Currently, the city school force cannot carry their weapons inside schools but Delegate Cheryl Glynn filed the bill in the hopes to raise the discussion again.

On Tuesday evening, parents, teachers, and community members plan on voicing their opinion on the controversial topic once again. The issue was tabled over three years ago, but in October 2018, groups gathered to talk about the controversial subject.

RELATED: Baltimore considering arming school police officers

Under the state law, Baltimore officers who are assigned to a school are required to put their guns in a safe or lockbox, and they are not allowed to carry them on school property during regular school hours. Baltimore City is the only school system in the state that has their own police force, but they are also one of the few without armed officers.

Anne Arundel, Carroll, Cecil, St. Mary's, and Montgomery County Public Schools are just some of the districts in our area that have armed officers. Those schools partner with either the local police or sheriff's offices to have specific officers patrol their buildings.

With school shootings becoming more common, a big concern is having armed SRO's to protect students.

A local example of this would be in St. Mary's County last year. In March 2018, a 17-year-old student at Great Mills High School came into school with a gun and shot two students. School Resource Officer, Deputy Blaine Gaskill, has since been hailed a hero for using his gun to stop the shooting.

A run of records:

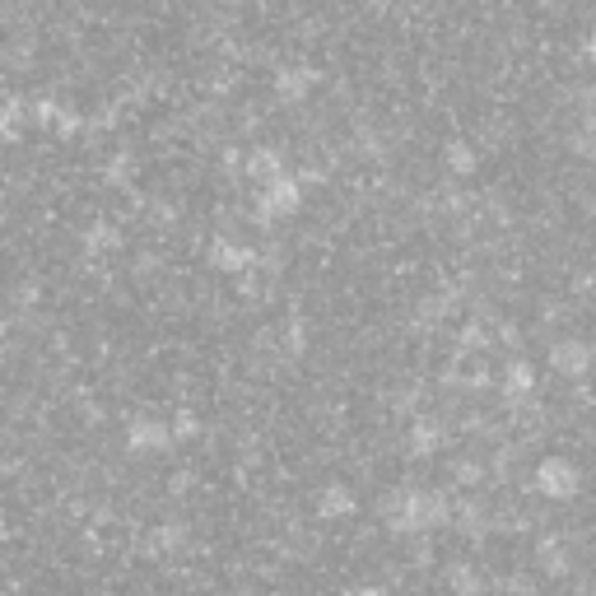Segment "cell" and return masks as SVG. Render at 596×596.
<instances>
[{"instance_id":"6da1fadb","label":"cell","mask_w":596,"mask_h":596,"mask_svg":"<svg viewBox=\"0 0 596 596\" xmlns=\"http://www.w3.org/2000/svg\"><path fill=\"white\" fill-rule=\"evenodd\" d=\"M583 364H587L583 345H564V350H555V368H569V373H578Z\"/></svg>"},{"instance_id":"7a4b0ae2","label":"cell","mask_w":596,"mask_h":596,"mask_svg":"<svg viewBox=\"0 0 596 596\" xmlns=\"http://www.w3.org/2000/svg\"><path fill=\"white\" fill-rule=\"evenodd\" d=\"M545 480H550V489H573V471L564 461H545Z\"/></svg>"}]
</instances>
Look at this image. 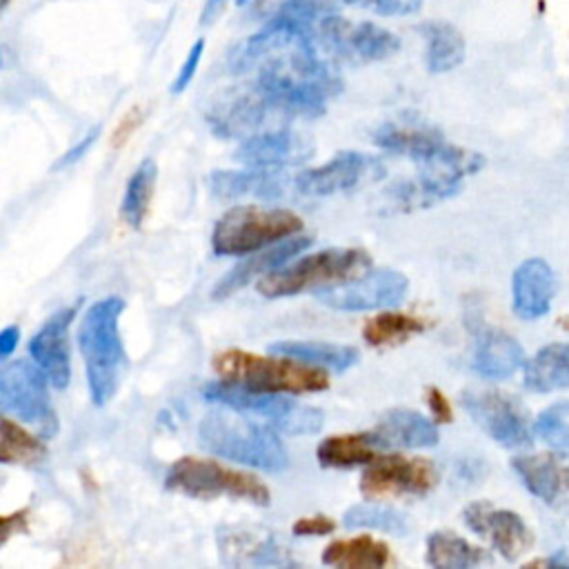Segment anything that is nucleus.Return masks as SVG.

- GOAL 1
In the excerpt on arming Baltimore school police, what does state law require officers assigned to a school to do with their guns?
- GOAL 2
Resume the excerpt about arming Baltimore school police officers, picking up right after its final sentence.

- RIGHT ANSWER 1
They must put their guns in a safe or lockbox.

- RIGHT ANSWER 2
But some say a big issue in comparing armed officers in these schools to Baltimore City Public Schools is an already tense relationship between officers and students. Mr. Dayvon Love, Director of Public Policy for Leaders of a Beautiful Struggle sent WMAR-2 News the following statement:

"Too often, Black youth have attributed to them notions of inherent criminality. This creates an environment where Black youth do not get treated with the care and concern that most people agree are best for children. Allowing school police officers to carry guns in schools just exposes Black youth to another threat of violence, that will likely have the effect of creating a more dangerous environment for them."

The NAACP Baltimore will present the proposal Tuesday night at a community safety forum. Anyone who wants to attend can stop by between 6-9 p.m. at the Greater Baltimore Urban League on Orchard Street.